(Source records)
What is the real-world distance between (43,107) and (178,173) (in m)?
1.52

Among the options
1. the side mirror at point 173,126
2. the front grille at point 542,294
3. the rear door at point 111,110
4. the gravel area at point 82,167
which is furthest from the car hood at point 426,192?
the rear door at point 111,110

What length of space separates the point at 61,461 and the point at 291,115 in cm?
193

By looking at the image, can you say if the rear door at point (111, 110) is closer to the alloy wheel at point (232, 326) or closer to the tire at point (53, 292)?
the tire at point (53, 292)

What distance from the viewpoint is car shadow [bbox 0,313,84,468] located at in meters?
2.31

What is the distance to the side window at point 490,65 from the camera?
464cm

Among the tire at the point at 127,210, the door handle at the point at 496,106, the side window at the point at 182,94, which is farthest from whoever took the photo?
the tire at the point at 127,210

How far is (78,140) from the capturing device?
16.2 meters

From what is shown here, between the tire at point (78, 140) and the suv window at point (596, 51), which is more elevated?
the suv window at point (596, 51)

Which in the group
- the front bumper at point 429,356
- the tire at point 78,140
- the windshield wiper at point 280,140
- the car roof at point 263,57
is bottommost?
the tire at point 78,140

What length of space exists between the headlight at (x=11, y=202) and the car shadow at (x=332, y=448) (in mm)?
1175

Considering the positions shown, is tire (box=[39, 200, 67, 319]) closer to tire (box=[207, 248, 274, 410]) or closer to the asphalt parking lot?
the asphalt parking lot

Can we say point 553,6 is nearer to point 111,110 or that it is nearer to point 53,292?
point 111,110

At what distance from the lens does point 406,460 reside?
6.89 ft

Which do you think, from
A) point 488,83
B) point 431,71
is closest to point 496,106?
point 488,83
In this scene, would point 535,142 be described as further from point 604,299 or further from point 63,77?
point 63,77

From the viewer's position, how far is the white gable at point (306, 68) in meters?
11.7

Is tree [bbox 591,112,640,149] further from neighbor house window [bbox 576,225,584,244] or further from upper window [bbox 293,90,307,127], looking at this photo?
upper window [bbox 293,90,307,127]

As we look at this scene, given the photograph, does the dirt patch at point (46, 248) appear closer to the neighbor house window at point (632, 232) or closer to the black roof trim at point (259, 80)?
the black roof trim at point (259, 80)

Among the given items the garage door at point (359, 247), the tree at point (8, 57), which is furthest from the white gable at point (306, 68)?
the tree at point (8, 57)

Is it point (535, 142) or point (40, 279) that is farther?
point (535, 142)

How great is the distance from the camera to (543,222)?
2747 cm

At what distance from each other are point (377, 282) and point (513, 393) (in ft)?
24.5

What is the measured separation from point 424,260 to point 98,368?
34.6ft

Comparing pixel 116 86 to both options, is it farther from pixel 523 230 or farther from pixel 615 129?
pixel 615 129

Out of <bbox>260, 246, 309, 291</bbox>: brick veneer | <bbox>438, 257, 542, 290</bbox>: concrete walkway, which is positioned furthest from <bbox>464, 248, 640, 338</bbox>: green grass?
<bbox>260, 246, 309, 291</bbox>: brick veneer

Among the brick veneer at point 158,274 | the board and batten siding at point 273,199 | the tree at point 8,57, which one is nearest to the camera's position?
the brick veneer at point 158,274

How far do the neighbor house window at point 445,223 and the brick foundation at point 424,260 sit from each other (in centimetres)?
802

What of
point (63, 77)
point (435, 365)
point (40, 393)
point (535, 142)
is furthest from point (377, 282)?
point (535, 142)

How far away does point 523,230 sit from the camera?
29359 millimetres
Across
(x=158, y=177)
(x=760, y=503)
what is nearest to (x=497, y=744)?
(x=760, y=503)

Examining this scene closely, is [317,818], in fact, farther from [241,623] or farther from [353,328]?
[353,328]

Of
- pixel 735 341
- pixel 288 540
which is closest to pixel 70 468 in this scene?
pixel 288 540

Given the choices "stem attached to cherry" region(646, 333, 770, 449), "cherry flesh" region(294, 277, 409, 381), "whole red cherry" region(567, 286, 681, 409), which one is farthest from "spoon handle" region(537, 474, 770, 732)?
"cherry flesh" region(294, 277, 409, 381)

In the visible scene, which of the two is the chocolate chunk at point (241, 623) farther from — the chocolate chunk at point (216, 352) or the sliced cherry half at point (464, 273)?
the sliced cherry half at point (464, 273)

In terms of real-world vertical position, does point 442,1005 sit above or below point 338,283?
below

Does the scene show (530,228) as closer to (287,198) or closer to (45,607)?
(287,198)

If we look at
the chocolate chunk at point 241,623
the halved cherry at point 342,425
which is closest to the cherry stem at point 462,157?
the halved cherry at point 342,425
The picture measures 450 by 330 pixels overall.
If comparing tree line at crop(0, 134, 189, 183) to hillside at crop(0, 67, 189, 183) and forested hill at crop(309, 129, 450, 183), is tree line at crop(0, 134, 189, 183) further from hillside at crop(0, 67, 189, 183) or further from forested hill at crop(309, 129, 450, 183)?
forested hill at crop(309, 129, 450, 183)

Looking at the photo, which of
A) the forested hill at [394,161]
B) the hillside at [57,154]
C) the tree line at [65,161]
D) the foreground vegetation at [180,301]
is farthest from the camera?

▸ **What you should do**
Rewrite all of the records above as a numbered list, one item per line, and omit the blank lines.

▸ **The response**
1. What is the real-world distance between (43,107) and (178,173) (in m)?
2. 1.52
3. Among the options
4. 1. the side mirror at point 173,126
5. 2. the front grille at point 542,294
6. 3. the rear door at point 111,110
7. 4. the gravel area at point 82,167
8. which is furthest from the car hood at point 426,192?
9. the rear door at point 111,110
10. What length of space separates the point at 61,461 and the point at 291,115 in cm?
11. 193
12. By looking at the image, can you say if the rear door at point (111, 110) is closer to the alloy wheel at point (232, 326) or closer to the tire at point (53, 292)?
13. the tire at point (53, 292)
14. What distance from the viewpoint is car shadow [bbox 0,313,84,468] located at in meters?
15. 2.31
16. What is the distance to the side window at point 490,65 from the camera?
17. 464cm
18. Among the tire at the point at 127,210, the door handle at the point at 496,106, the side window at the point at 182,94, which is farthest from whoever took the photo?
19. the tire at the point at 127,210
20. How far is (78,140) from the capturing device?
21. 16.2 meters
22. From what is shown here, between the tire at point (78, 140) and the suv window at point (596, 51), which is more elevated?
23. the suv window at point (596, 51)
24. Which in the group
25. - the front bumper at point 429,356
26. - the tire at point 78,140
27. - the windshield wiper at point 280,140
28. - the car roof at point 263,57
29. is bottommost?
30. the tire at point 78,140
31. What length of space exists between the headlight at (x=11, y=202) and the car shadow at (x=332, y=448) (in mm)?
32. 1175
33. Considering the positions shown, is tire (box=[39, 200, 67, 319]) closer to tire (box=[207, 248, 274, 410]) or closer to the asphalt parking lot?
34. the asphalt parking lot
35. Can we say point 553,6 is nearer to point 111,110 or that it is nearer to point 53,292?
36. point 111,110
37. At what distance from the lens does point 406,460 reside?
38. 6.89 ft
39. Which do you think, from
40. A) point 488,83
41. B) point 431,71
42. is closest to point 496,106?
43. point 488,83
44. In this scene, would point 535,142 be described as further from point 604,299 or further from point 63,77?
45. point 63,77
46. From the viewer's position, how far is the white gable at point (306, 68) in meters?
47. 11.7
48. Is tree [bbox 591,112,640,149] further from neighbor house window [bbox 576,225,584,244] or further from upper window [bbox 293,90,307,127], looking at this photo?
49. upper window [bbox 293,90,307,127]
50. As we look at this scene, given the photograph, does the dirt patch at point (46, 248) appear closer to the neighbor house window at point (632, 232) or closer to the black roof trim at point (259, 80)?
51. the black roof trim at point (259, 80)
52. Among the given items the garage door at point (359, 247), the tree at point (8, 57), which is furthest from the white gable at point (306, 68)?
53. the tree at point (8, 57)
54. Is it point (535, 142) or point (40, 279) that is farther?
55. point (535, 142)
56. How great is the distance from the camera to (543,222)?
57. 2747 cm
58. At what distance from each other are point (377, 282) and point (513, 393) (in ft)?
59. 24.5
60. What is the measured separation from point 424,260 to point 98,368?
61. 34.6ft
62. Comparing pixel 116 86 to both options, is it farther from pixel 523 230 or farther from pixel 615 129?
63. pixel 615 129
64. Out of <bbox>260, 246, 309, 291</bbox>: brick veneer | <bbox>438, 257, 542, 290</bbox>: concrete walkway, which is positioned furthest from <bbox>464, 248, 640, 338</bbox>: green grass?
65. <bbox>260, 246, 309, 291</bbox>: brick veneer
66. Among the brick veneer at point 158,274 | the board and batten siding at point 273,199 | the tree at point 8,57, which one is nearest to the camera's position?
67. the brick veneer at point 158,274
68. How far do the neighbor house window at point 445,223 and the brick foundation at point 424,260 sit from each other (in centimetres)?
69. 802
70. What of
71. point (63, 77)
72. point (435, 365)
73. point (40, 393)
74. point (535, 142)
75. is furthest from point (377, 282)?
76. point (535, 142)
77. How far away does point 523,230 sit from the camera?
78. 29359 millimetres
79. Across
80. (x=158, y=177)
81. (x=760, y=503)
82. what is nearest to (x=497, y=744)?
83. (x=760, y=503)
84. Examining this scene closely, is [317,818], in fact, farther from [241,623] or farther from [353,328]?
85. [353,328]
86. Of
87. - pixel 735 341
88. - pixel 288 540
89. which is closest to pixel 70 468 in this scene?
90. pixel 288 540
91. Given the choices "stem attached to cherry" region(646, 333, 770, 449), "cherry flesh" region(294, 277, 409, 381), "whole red cherry" region(567, 286, 681, 409), which one is farthest from "spoon handle" region(537, 474, 770, 732)?
92. "cherry flesh" region(294, 277, 409, 381)
93. In the visible scene, which of the two is the chocolate chunk at point (241, 623) farther from — the chocolate chunk at point (216, 352) or the sliced cherry half at point (464, 273)?
94. the sliced cherry half at point (464, 273)
95. In terms of real-world vertical position, does point 442,1005 sit above or below point 338,283?
96. below
97. Does the scene show (530,228) as closer to (287,198) or closer to (45,607)?
98. (287,198)
99. If we look at
100. the chocolate chunk at point 241,623
101. the halved cherry at point 342,425
102. which is closest to the cherry stem at point 462,157?
103. the halved cherry at point 342,425
104. The picture measures 450 by 330 pixels overall.
105. If comparing tree line at crop(0, 134, 189, 183) to hillside at crop(0, 67, 189, 183) and forested hill at crop(309, 129, 450, 183), is tree line at crop(0, 134, 189, 183) further from hillside at crop(0, 67, 189, 183) or further from forested hill at crop(309, 129, 450, 183)?
106. forested hill at crop(309, 129, 450, 183)
107. Looking at the photo, which of
108. A) the forested hill at [394,161]
109. B) the hillside at [57,154]
110. C) the tree line at [65,161]
111. D) the foreground vegetation at [180,301]
112. is farthest from the camera?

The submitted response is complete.